Die Landung der Raumsonde Orion, die 50 Jahre nach der Mondlandung von Apollo 17 stattfand, ist die Krönung der Mission Artemis I. Vom Start der stärksten Rakete der Welt bis zu einer außergewöhnlichen Reise um den Mond und zurück zur Erde. Dieser Flugtest ist ein wichtiger Schritt nach vorn in der Mondforschung, sagte NASA-Direktor Bill Nelson. „Ohne das unglaubliche NASA-Team wäre dies nicht möglich gewesen. Im Laufe der Jahre haben sich Tausende von Menschen dieser Mission verschrieben, die die Welt dazu inspiriert, zusammenzuarbeiten, um die unberührten kosmischen Küsten zu erreichen. Der heutige Tag ist ein großer Sieg für die NASA, die Vereinigten Staaten, unsere internationalen Partner und die gesamte Menschheit.

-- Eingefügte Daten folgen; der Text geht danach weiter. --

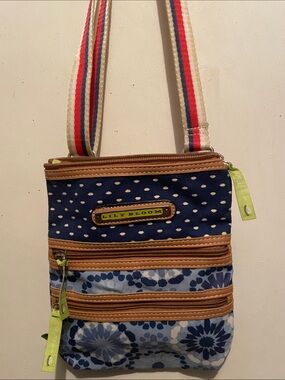 Lily Bloom Navy, Tan & Lime Floral Dot Crossbody with Striped Strap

Während der Mission umrundete Orion den Mond zweimal und näherte sich einer Entfernung von etwa 128 km von der Mondoberfläche. Das Schiff entfernte sich auch von der Erde in einer Entfernung von etwa 430.000 km von unserem Heimatplaneten, um die Systeme vor dem Flug des Schiffes mit der Besatzung vollständig zu testen. Orion ist länger im Weltraum als jedes andere Raumschiff, das Menschen trägt, ohne an eine Raumstation angedockt zu haben. In einer fernen Mondumlaufbahn übertraf Orion den Rekord für die zurückgelegte Entfernung eines bemannten Raumfahrzeugs, der zuvor während der Apollo-13-Mission aufgestellt wurde.

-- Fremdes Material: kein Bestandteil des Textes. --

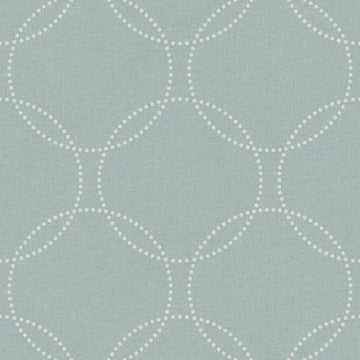 Closeup of a wallpaper showing its Blue, Circles, Contemporary, Geometric pattern, color, and subtle texture.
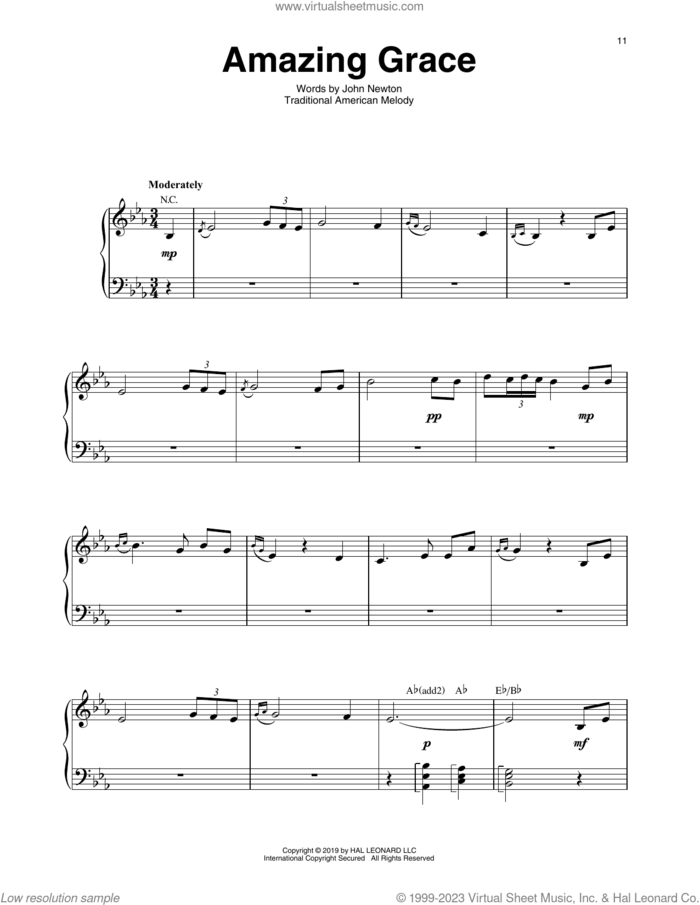 Amazing Grace sheet music for harp solo by John Newton and Miscellaneous, intermediate skill level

Vor dem Eintritt in die Erdatmosphäre trennte sich das Besatzungsmodul vom Servicemodul, einem von der Europäischen Weltraumorganisation bereitgestellten Antriebssystem. Beim Eintritt in die Atmosphäre hielt Orion nur etwa halb so hohen Temperaturen stand wie auf der Sonnenoberfläche - etwa 2760 ° C. In etwa 20 Minuten verlangsamte sich Orion von etwa 40.000 km/h auf etwa 32 km/h für eine Fallschirm-Wasserung.
Rettungsteams arbeiten jetzt daran, Orion herauszufischen. In den kommenden Tagen wird Orion an Land zurückkehren, danach wird es per LKW zurück zum Kennedy Space Center geliefert. Dort öffnen die Teams eine Luke und entladen mehrere Nutzlasten, darunter Dummys an Bord, eingebettete weltraumbiologische Experimente, Snoopy und ein offizielles Flugkit. Als nächstes werden die Kapsel und ihr Hitzeschild mehrere Monate lang getestet und analysiert.
Die Artemis-I-Mission wird die Voraussetzungen für die Artemis-II-Mission im Jahr 2024 schaffen, die mit derselben Astronautenkapsel der heutigen unbemannten Orion-Route folgen wird. Im Jahr 2026 könnte die Mission Artemis III stattfinden, bei der erstmals seit über 50 Jahren versucht wird, einen Menschen auf dem Mond zu landen.